Unless I've missed something, you still seem to be under the very wrong impression that you've come up with a secure shuffling algorithm. You simply have not come up with a secure shuffling algorithm. The minimum viable evidence of security for an algorithm is mathematical proof and you don't have that, and you don't get to sit a the security table until you do. Put bluntly: mathematical proof or GTFO.
Yes, I'm gatekeeping, and there's a very good reason for that: we know from tens of thousands of bad attempts at secure algorithms that if there isn't a proof of security it very likely is not secure, with disastrous effects. It is not a kindness to let this sort of wrong information spread, and it's not assholish to be clear that it is wrong.
EDIT: Even if you want to add "probably" or some other qualifying word to your claims, "This shuffling algorithm is probably secure" is still wrong. No, that shuffling algorithm is probably not secure. I am sorry to be a hardass here, but the idea that this is an effective approach to security needs to be deleted from your mind.
This was edited in after my original response, so I didn't respond to it previously.

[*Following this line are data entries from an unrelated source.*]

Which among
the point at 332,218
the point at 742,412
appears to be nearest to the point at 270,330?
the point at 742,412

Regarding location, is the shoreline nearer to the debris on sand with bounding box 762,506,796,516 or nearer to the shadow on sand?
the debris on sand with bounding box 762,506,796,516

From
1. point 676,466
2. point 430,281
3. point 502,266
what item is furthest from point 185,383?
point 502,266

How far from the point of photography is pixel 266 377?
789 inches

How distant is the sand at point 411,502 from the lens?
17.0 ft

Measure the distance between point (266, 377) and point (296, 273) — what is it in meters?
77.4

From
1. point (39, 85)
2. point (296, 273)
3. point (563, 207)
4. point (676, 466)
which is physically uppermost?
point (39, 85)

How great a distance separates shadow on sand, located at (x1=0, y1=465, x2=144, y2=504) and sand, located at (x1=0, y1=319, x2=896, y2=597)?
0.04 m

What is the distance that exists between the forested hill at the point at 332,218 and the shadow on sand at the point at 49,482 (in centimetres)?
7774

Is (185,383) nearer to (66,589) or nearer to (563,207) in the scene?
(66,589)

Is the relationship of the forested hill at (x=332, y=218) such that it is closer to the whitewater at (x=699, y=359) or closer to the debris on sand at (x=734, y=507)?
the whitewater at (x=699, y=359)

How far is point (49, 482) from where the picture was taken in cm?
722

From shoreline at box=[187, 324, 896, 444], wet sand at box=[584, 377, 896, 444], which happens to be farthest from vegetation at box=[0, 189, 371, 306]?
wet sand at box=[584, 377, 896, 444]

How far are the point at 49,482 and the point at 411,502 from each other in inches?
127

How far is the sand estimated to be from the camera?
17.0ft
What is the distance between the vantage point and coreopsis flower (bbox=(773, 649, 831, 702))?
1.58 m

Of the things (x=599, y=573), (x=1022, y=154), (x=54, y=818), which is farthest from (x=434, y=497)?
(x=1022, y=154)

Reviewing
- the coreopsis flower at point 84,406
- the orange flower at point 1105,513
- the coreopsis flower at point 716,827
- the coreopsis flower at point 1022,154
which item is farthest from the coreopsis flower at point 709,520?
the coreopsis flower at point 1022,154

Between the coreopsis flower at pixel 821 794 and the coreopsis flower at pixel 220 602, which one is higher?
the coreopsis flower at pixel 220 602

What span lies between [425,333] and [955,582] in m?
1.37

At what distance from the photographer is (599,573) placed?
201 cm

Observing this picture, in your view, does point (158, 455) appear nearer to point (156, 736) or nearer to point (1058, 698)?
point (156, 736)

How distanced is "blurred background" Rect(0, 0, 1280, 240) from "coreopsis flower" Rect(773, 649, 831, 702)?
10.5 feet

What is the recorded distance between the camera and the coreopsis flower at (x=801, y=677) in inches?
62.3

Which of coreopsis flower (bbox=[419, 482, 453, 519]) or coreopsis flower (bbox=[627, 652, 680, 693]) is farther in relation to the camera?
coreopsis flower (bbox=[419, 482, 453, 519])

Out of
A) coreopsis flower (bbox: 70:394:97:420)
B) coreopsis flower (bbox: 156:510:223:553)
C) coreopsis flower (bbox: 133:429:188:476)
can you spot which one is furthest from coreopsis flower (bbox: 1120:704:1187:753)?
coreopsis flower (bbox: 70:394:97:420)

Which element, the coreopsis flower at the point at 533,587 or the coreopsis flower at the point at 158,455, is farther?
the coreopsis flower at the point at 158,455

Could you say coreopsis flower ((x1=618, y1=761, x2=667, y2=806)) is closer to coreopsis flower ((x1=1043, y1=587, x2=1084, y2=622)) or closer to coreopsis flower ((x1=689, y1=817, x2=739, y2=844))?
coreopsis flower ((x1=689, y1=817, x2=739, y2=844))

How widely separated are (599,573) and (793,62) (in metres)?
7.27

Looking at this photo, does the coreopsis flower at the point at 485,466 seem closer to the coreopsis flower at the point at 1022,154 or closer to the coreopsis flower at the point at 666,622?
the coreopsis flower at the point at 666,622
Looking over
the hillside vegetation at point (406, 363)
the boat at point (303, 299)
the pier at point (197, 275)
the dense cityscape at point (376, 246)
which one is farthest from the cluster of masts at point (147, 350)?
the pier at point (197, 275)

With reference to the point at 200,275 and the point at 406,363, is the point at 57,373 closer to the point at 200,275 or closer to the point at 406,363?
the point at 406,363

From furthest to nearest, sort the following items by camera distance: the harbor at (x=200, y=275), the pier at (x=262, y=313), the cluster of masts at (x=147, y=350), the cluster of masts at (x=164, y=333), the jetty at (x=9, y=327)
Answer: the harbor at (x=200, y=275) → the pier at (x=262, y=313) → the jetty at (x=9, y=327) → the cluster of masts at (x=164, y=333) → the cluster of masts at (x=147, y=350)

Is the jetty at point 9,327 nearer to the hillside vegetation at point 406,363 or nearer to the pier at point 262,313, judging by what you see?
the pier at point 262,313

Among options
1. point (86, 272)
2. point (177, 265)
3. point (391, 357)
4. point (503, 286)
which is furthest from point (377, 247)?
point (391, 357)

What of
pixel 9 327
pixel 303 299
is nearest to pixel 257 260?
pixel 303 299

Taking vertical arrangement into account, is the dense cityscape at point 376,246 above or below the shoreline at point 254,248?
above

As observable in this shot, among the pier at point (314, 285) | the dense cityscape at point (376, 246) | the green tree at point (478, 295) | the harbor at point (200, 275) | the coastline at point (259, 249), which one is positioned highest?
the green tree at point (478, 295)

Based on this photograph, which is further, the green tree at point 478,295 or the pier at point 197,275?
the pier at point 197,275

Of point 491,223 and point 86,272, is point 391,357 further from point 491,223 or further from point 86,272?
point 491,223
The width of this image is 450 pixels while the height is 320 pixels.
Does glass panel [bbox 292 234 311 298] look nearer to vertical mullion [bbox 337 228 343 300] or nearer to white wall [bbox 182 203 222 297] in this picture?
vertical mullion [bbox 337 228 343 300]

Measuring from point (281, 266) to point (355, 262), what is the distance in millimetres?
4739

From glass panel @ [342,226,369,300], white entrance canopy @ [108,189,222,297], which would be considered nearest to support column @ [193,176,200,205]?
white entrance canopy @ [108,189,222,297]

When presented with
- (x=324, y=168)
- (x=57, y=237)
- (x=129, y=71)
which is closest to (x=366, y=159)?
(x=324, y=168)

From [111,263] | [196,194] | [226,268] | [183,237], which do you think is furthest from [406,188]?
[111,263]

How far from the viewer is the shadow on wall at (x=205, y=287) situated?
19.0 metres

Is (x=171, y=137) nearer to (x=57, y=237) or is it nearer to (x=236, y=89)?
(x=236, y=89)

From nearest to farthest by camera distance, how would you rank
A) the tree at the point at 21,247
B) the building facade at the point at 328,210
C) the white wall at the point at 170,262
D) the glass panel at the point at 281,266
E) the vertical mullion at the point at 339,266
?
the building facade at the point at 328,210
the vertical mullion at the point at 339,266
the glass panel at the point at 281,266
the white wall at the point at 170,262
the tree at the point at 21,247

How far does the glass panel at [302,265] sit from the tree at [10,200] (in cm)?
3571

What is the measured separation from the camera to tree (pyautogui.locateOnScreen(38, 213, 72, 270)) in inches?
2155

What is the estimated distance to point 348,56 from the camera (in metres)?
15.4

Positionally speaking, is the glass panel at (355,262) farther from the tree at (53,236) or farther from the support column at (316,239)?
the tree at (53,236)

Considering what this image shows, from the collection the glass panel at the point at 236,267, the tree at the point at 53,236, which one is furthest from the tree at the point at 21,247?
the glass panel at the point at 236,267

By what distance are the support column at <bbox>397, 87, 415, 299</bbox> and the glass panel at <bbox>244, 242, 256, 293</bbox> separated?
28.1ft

I won't generally do the work to find the attacks your bad security claims are susceptible to, but this one is trivial.
This does not degrade gracefully in any way. If your biased source of randomness generates the same numbers more than once, the items in the list are assigned the same number, so that sorting creates a bias toward the pre-shuffle ordering. This sort of collision is more common than one would intuit due to the birthday paradox[1] which is why this class of attacks is known as birthday attacks. In short, the birthday paradox amplifies problems of biased randomness sources rather than degrading gracefully.
In fact, this bias toward the pre-shuffle ordering still exists even with a perfect RNG, it's just going to be extremely unusual for a collision to occur in the space of 128 bits. But Fisher-Yates doesn't have this problem; why use an algorithm that we can easily prove is biased, even if the bias is negligible with proper PRNG?
Also, I really have to question your claim that this is even easier than Fisher-Yates. Fisher-Yates is not particularly complicated. Did you even bother to learn how Fisher-Yates works before assuming you could come up with a simpler solution than the industry standard?
[1] https://en.wikipedia.org/wiki/Birthday_problem
EDIT: Another problem with all the algorithms you've proposed is that they can't be partially applied. A hand of 6max Texas Hold'em, the most common online poker variant, requires only 2x6 + 5 = 17 cards, and by partially applying Fisher-Yates you can select just the first 17 cards in the shuffled deck without having to know or generate the other 35. This will be faster and deplete your RNG slower, further decreasing the chance of bias.